> **Text passage**
The only instruction that can jump to a new workspace and NOT destroy the context registers is... RTWP.

So by changing context with RTWP, you don't need any extra memory to store the task vectors.


The graphic is an illustration from the doc.

The latest code version is here:



Here how the code changes context.

CODE: YIELD  ( -- )  
                 RTWP,               \ one instruction switches context        14
\ ---------------------------------------------------------------------------------
 l: _TSTAT       R1  STWP,           \ NEXT TASK: store NEW workspace in R1     8
                 32 (R1) R0 MOV,     \ Read local TFLAG to see if I am awake   28
              NE UNTIL,              \ loop thru tasks until TFLAG is <> 0     10
              NEXT,                  \ if task is awake, run next            \ 60 *.333 = 20uS

Two other counter-intuitive things here:

  1. The label _TSTAT is plugged into R14 of every task when they are FORKed. This routine checks the TFLAG variable to see it if is awake.
  2. TFLAG is a USER variable. Where TurboForth puts code in PAD-RAM, I have put the USER variable table. This lets me use the CPU WP register as the Forth User pointer (UP) register, another space saving.

Here is the code for user Variables when you use WP for as the UP register. It's pretty efficient.

> **Task objective**
Reproduce the whole passage on switching task context with RTWP word for word. Work only from the text above.

> **Data**
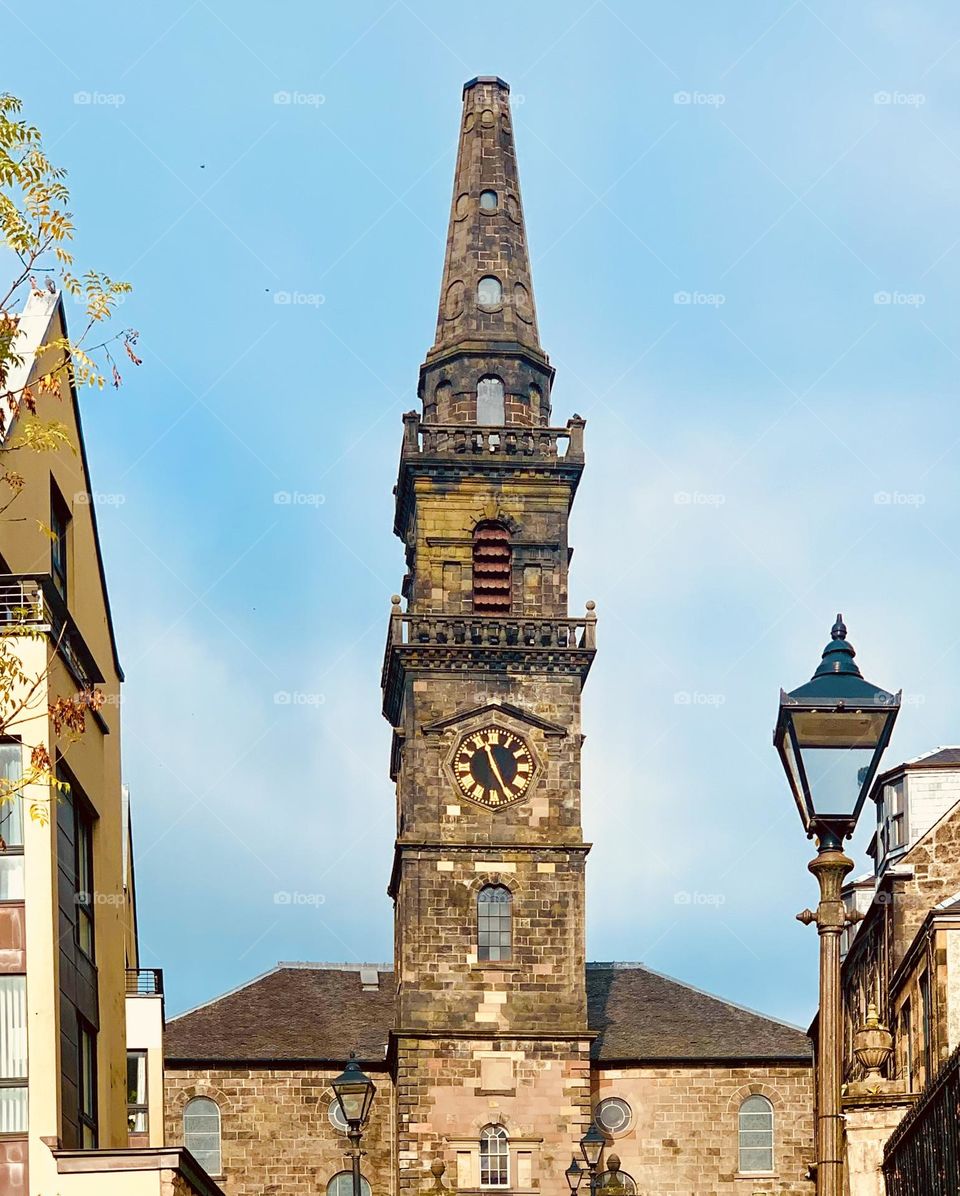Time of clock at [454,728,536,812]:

> **Expected answer**
The only instruction that can jump to a new workspace and NOT destroy the context registers is... RTWP.

So by changing context with RTWP, you don't need any extra memory to store the task vectors.


The graphic is an illustration from the doc.

The latest code version is here:



Here how the code changes context.

CODE: YIELD  ( -- )  
                 RTWP,               \ one instruction switches context        14
\ ---------------------------------------------------------------------------------
 l: _TSTAT       R1  STWP,           \ NEXT TASK: store NEW workspace in R1     8
                 32 (R1) R0 MOV,     \ Read local TFLAG to see if I am awake   28
              NE UNTIL,              \ loop thru tasks until TFLAG is <> 0     10
              NEXT,                  \ if task is awake, run next            \ 60 *.333 = 20uS

Two other counter-intuitive things here:

  1. The label _TSTAT is plugged into R14 of every task when they are FORKed. This routine checks the TFLAG variable to see it if is awake.
  2. TFLAG is a USER variable. Where TurboForth puts code in PAD-RAM, I have put the USER variable table. This lets me use the CPU WP register as the Forth User pointer (UP) register, another space saving.

Here is the code for user Variables when you use WP for as the UP register. It's pretty efficient.